Any chance of testing this? Could test the 'capacity' after join to check its the right size?

Any chance of testing this? Could test the 'capacity' after join to check its the right size?

How do you suppose I do that, maybe expensive checks to get the capacity after reserve and after all items have been added and ensure they are the same, otherwise the string grew during appending.

Any chance of testing this?
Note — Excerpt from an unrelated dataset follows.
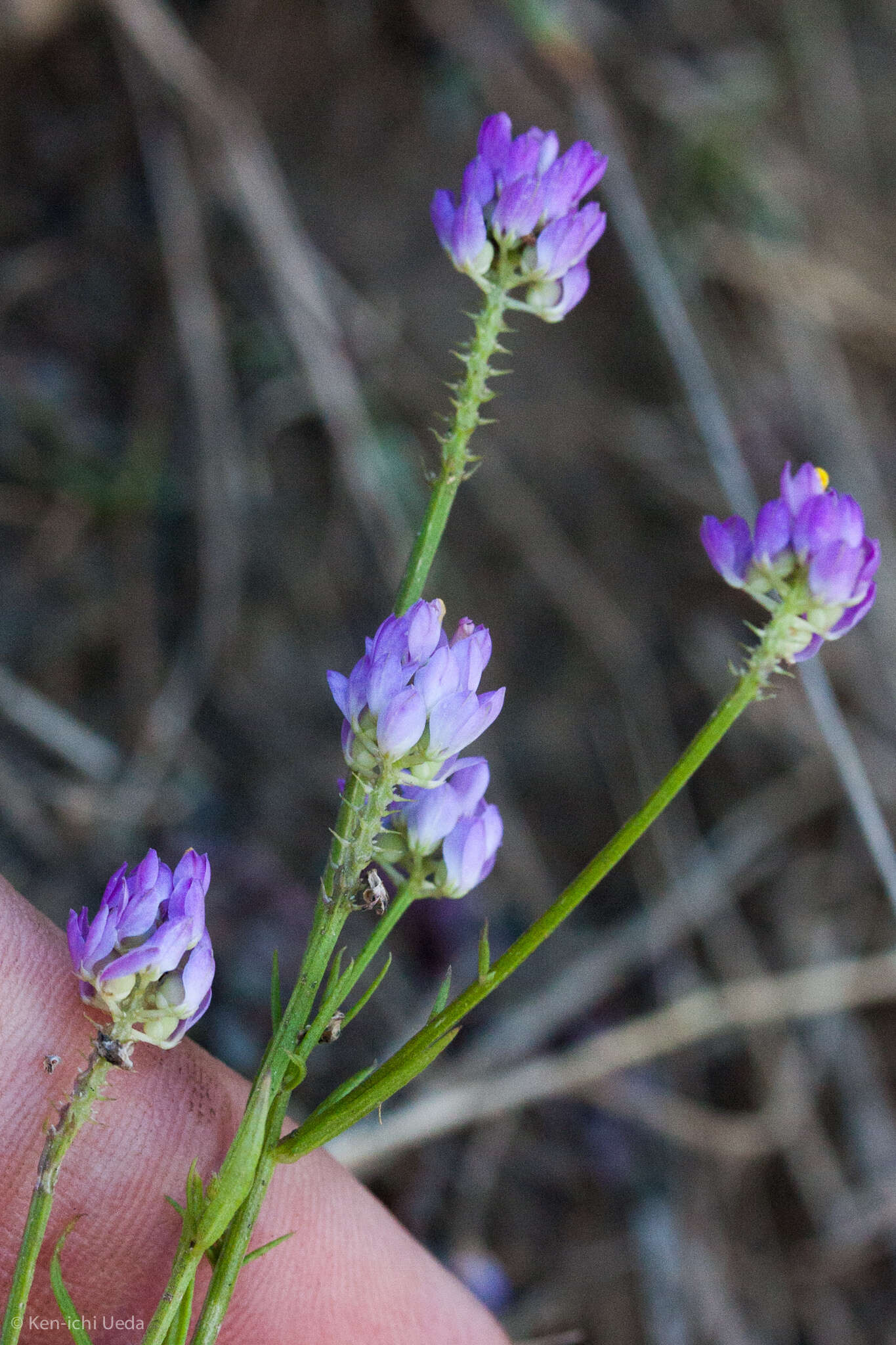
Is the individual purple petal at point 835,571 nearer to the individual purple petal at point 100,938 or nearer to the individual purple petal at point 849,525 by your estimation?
the individual purple petal at point 849,525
Could test the 'capacity' after join to check its the right size?

How do you suppose I do that, maybe expensive checks to get the capacity after reserve and after all items have been added and ensure they are the same, otherwise the string grew during appending.
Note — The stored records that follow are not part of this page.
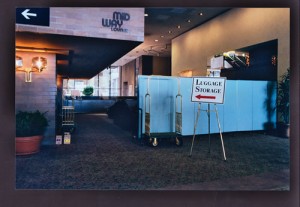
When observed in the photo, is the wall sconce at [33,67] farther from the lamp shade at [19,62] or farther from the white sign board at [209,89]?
the white sign board at [209,89]

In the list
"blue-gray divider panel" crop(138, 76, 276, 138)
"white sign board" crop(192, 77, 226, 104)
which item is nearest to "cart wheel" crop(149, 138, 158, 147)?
"blue-gray divider panel" crop(138, 76, 276, 138)

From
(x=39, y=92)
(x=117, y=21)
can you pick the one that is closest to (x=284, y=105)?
(x=117, y=21)

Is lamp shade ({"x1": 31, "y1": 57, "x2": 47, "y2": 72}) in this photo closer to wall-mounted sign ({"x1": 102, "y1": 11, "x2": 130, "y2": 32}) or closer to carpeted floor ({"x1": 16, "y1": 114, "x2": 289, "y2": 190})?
wall-mounted sign ({"x1": 102, "y1": 11, "x2": 130, "y2": 32})

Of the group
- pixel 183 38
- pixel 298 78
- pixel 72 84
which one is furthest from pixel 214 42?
pixel 72 84

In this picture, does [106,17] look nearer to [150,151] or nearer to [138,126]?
[138,126]

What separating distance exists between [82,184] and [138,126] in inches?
107

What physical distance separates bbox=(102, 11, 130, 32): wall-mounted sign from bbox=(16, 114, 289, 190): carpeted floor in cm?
247

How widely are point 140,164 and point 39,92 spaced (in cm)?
290

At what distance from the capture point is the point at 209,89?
4332 mm

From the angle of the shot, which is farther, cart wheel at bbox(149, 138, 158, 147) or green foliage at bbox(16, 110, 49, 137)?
cart wheel at bbox(149, 138, 158, 147)

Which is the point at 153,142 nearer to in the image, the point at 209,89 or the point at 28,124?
the point at 209,89

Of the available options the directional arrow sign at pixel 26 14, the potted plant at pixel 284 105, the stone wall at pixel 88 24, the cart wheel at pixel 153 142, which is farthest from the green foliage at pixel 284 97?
the directional arrow sign at pixel 26 14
Oh, nah, nothing that'd require expensive checks - you could add an assert that size == Len at the end of the function (would have to have some way of avoiding the case for short results that are below the starting capacity, though... perhaps checking if capacity grew over the reserve call, and only asserting in that case)). But I was thinking more along the lines of a unit test that tests join and checks the capacity isn't bigger than the size for a few hardcoded samples.

Any chance of testing this? Could test the 'capacity' after join to check its the right size?

How do you suppose I do that, maybe expensive checks to get the capacity after reserve and after all items have been added and ensure they are the same, otherwise the string grew during appending.

Oh, nah, nothing that'd require expensive checks - you could add an assert that size == Len at the end of the function (would have to have some way of avoiding the case for short results that are below the starting capacity, though... perhaps checking if capacity grew over the reserve call, and only asserting in that case)). But I was thinking more along the lines of a unit test that tests join and checks the capacity isn't bigger than the size for a few hardcoded samples.

Oh that assert is fine, the unit test won't be a good test. As we don't control std string, it's capacity for calls to reserve will be implementation defined

Any chance of testing this? Could test the 'capacity' after join to check its the right size?

How do you suppose I do that, maybe expensive checks to get the capacity after reserve and after all items have been added and ensure they are the same, otherwise the string grew during appending.

Oh, nah, nothing that'd require expensive checks - you could add an assert that size == Len at the end of the function (would have to have some way of avoiding the case for short results that are below the starting capacity, though... perhaps checking if capacity grew over the reserve call, and only asserting in that case)). But I was thinking more along the lines of a unit test that tests join and checks the capacity isn't bigger than the size for a few hardcoded samples.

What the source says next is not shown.